From his life behind a terminal, selling financial products, or, in his words, "making up stories that his customers like to hear," the protests are a world away, unlikely to stop his life's work of endlessly making money from money.
His view on the surface was upbeat. This past week marked, in his view, the end of Europe's banking crisis. (He works for a company owned by two French banks.) He seemed to be gloating about a new TARP style bailout there that would fix everything.
For him life is about the "spreads" between what you buy and what you sell.
To him, the TARP bailout "saved the United States of America." He backed McCain in the last election but praised Obama for backing it.
He blames Democrats like former House Finance chairman Henry Gonzalez and Barney Frank (who he acknowledges were and are sincere), for screwing up the financial system.
He blames the government for demanding that mortgages be affordable and sold on a non-discriminatory basis. When pressed, he admitted there had been predatory and racist lending practices in the past, and that the subprime mortgages were a disaster.
But the more he talked, the more it was clear that his real anger is reserved for Wall Street's bosses, the people who run the firms and are, in his view, totally corrupt.
He was one of those who lost his pensions and shares when Lehman Brothers and Bear Stearns when down. He was wiped out and had nothing good to say about the people at the top.
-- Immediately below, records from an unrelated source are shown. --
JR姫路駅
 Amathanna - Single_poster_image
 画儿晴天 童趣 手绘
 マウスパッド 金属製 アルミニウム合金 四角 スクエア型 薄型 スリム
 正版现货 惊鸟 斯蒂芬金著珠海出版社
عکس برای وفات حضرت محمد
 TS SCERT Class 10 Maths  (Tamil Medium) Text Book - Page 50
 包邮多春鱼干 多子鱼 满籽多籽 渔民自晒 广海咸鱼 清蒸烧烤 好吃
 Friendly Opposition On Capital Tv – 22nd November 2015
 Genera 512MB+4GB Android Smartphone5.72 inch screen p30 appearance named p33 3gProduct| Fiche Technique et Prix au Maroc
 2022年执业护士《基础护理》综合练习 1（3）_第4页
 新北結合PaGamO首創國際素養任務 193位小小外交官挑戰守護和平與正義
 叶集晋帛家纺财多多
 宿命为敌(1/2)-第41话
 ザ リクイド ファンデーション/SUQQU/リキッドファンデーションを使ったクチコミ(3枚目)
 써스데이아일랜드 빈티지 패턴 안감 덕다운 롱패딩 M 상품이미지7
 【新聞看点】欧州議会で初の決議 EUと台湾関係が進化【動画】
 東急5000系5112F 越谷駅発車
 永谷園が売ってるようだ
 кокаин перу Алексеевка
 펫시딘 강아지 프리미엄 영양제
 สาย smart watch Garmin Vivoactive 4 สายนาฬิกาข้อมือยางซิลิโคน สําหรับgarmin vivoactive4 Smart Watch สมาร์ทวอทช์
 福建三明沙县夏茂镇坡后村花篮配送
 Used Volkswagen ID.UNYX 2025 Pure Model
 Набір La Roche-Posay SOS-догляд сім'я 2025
Curiously, he was as angry with these men in the suits as are the folks in the streets. He was just as alienated although he's not about to turn on capitalism and instead sniped at a retired schoolteacher at the dinner for having a good pension that he now lacks. His resentment, insensitivity and sense of class entitlement were insufferable.
Yet, even though he works for a leading financial firm, he saw himself as a victim too -- in effect, a 99 per-center.
Where will he stand in the emerging "Mob War" when the "Occupy" Family confronts the Goldman Sachs "Family"?
As the financial crisis intensifies our social crisis, stranger bedfellows will emerge.